→ Goal:
Rewrite all of the items below, replacing "corrugated metal wall" with "sheet metal wall" and leaving every other word unchanged.

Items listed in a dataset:
[Begin]
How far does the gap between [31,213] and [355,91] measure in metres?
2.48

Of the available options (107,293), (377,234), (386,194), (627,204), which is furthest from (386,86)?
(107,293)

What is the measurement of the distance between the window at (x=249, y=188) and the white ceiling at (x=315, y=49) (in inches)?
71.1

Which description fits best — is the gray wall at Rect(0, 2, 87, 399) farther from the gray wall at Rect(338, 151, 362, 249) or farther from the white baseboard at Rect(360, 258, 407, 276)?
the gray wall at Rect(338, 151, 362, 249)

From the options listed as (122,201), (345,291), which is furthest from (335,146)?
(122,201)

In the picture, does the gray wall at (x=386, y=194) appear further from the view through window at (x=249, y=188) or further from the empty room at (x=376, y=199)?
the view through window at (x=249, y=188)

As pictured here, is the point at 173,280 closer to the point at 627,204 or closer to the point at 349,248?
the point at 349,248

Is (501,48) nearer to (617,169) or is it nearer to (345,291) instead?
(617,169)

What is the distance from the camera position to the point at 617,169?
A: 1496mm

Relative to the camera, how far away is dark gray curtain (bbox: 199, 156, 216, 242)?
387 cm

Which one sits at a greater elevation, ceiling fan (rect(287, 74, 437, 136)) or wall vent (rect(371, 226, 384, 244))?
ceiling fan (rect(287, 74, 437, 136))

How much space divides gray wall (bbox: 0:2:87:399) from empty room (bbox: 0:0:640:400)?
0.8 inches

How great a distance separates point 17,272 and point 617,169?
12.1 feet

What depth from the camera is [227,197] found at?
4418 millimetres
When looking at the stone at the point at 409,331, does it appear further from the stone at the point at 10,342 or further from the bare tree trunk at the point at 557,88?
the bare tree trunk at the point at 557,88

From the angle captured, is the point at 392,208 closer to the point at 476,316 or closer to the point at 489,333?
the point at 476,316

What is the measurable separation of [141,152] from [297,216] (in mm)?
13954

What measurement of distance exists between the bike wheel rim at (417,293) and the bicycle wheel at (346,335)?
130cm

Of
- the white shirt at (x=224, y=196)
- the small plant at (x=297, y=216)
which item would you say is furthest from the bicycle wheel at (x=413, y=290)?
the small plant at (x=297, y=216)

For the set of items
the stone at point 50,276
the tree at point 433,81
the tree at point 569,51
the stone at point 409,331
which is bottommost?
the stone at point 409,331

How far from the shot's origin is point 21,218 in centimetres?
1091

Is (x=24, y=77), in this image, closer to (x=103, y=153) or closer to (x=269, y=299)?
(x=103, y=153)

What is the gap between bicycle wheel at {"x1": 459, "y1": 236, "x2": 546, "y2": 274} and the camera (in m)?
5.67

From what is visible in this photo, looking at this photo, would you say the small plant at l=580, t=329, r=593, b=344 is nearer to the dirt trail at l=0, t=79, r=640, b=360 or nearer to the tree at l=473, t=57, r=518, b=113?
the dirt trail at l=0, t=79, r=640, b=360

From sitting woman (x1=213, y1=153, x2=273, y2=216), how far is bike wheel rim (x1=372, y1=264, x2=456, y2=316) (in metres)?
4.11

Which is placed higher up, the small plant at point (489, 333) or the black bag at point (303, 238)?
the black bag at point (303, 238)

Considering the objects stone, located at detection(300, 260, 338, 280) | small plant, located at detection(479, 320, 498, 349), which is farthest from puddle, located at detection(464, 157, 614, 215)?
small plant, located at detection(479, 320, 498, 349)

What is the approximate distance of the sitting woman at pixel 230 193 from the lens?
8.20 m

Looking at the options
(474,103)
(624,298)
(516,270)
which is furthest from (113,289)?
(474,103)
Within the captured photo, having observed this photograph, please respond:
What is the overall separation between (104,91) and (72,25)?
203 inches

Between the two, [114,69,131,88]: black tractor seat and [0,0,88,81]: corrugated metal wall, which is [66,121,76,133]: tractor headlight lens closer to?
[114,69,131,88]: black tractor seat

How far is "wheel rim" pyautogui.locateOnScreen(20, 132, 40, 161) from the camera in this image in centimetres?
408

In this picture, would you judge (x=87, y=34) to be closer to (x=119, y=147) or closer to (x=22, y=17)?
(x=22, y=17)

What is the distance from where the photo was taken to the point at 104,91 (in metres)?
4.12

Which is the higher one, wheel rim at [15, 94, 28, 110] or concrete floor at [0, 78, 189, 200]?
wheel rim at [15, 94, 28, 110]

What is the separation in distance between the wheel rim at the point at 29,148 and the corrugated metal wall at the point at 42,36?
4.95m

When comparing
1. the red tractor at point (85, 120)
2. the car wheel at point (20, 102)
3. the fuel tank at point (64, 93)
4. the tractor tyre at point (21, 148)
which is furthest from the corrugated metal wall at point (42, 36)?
[End]
→ Written response:
How far does the gap between [31,213] and [355,91] measure in metres?
2.48

Of the available options (107,293), (377,234), (386,194), (627,204), which is furthest from (386,86)?
(107,293)

What is the measurement of the distance between the window at (x=249, y=188) and the white ceiling at (x=315, y=49) (in inches)?
71.1

Which description fits best — is the gray wall at Rect(0, 2, 87, 399) farther from the gray wall at Rect(338, 151, 362, 249) or farther from the white baseboard at Rect(360, 258, 407, 276)?
the gray wall at Rect(338, 151, 362, 249)

From the options listed as (122,201), (345,291), which is furthest from (335,146)?
(122,201)

In the picture, does the gray wall at (x=386, y=194) appear further from the view through window at (x=249, y=188) or further from the empty room at (x=376, y=199)?
the view through window at (x=249, y=188)

As pictured here, is the point at 173,280 closer to the point at 627,204 or closer to the point at 349,248?
the point at 349,248

Is (501,48) nearer to (617,169) or is it nearer to (345,291) instead?
(617,169)

What is the distance from the camera position to the point at 617,169?
A: 1496mm

Relative to the camera, how far away is dark gray curtain (bbox: 199, 156, 216, 242)?
387 cm

Which one sits at a greater elevation, ceiling fan (rect(287, 74, 437, 136)) or wall vent (rect(371, 226, 384, 244))?
ceiling fan (rect(287, 74, 437, 136))

How much space divides gray wall (bbox: 0:2:87:399) from empty room (bbox: 0:0:640:400)?
0.8 inches

How great a distance separates point 17,272 and point 617,169?
12.1 feet

What depth from the camera is [227,197] found at?
4418 millimetres
When looking at the stone at the point at 409,331, does it appear further from the stone at the point at 10,342 or further from the bare tree trunk at the point at 557,88?
the bare tree trunk at the point at 557,88

From the angle captured, is the point at 392,208 closer to the point at 476,316 or closer to the point at 489,333?
the point at 476,316

What is the measurable separation of [141,152] from [297,216] (in mm)?
13954

What measurement of distance exists between the bike wheel rim at (417,293) and the bicycle wheel at (346,335)?
130cm

Of
- the white shirt at (x=224, y=196)
- the small plant at (x=297, y=216)
which item would you say is furthest from the bicycle wheel at (x=413, y=290)?
the small plant at (x=297, y=216)

For the set of items
the stone at point 50,276
the tree at point 433,81
the tree at point 569,51
the stone at point 409,331
which is bottommost?
the stone at point 409,331

How far from the shot's origin is point 21,218 in centimetres?
1091

Is (x=24, y=77), in this image, closer to (x=103, y=153) or closer to (x=269, y=299)?
(x=103, y=153)

What is the gap between bicycle wheel at {"x1": 459, "y1": 236, "x2": 546, "y2": 274} and the camera (in m)?
5.67

From what is visible in this photo, looking at this photo, would you say the small plant at l=580, t=329, r=593, b=344 is nearer to the dirt trail at l=0, t=79, r=640, b=360 or nearer to the tree at l=473, t=57, r=518, b=113?
the dirt trail at l=0, t=79, r=640, b=360

From sitting woman (x1=213, y1=153, x2=273, y2=216), how far is bike wheel rim (x1=372, y1=264, x2=456, y2=316) (in metres)?
4.11

Which is placed higher up, the small plant at point (489, 333) or the black bag at point (303, 238)?
the black bag at point (303, 238)

Considering the objects stone, located at detection(300, 260, 338, 280) | small plant, located at detection(479, 320, 498, 349), which is farthest from puddle, located at detection(464, 157, 614, 215)?
small plant, located at detection(479, 320, 498, 349)

What is the approximate distance of the sitting woman at pixel 230 193 from the lens?
8.20 m

Looking at the options
(474,103)
(624,298)
(516,270)
which is furthest from (113,289)?
(474,103)
Within the captured photo, having observed this photograph, please respond:
What is the overall separation between (104,91) and (72,25)?
203 inches

Between the two, [114,69,131,88]: black tractor seat and [0,0,88,81]: sheet metal wall, which is [66,121,76,133]: tractor headlight lens closer to?
[114,69,131,88]: black tractor seat

How far is "wheel rim" pyautogui.locateOnScreen(20, 132, 40, 161) from the camera in this image in centimetres?
408

In this picture, would you judge (x=87, y=34) to be closer to (x=119, y=147) or closer to (x=22, y=17)?
(x=22, y=17)

What is the distance from where the photo was taken to the point at 104,91 (in metres)?
4.12

Which is the higher one, wheel rim at [15, 94, 28, 110] or concrete floor at [0, 78, 189, 200]?
wheel rim at [15, 94, 28, 110]

What is the separation in distance between the wheel rim at the point at 29,148 and the sheet metal wall at the point at 42,36?
4.95m

When comparing
1. the red tractor at point (85, 120)
2. the car wheel at point (20, 102)
3. the fuel tank at point (64, 93)
4. the tractor tyre at point (21, 148)
which is furthest from the sheet metal wall at point (42, 36)?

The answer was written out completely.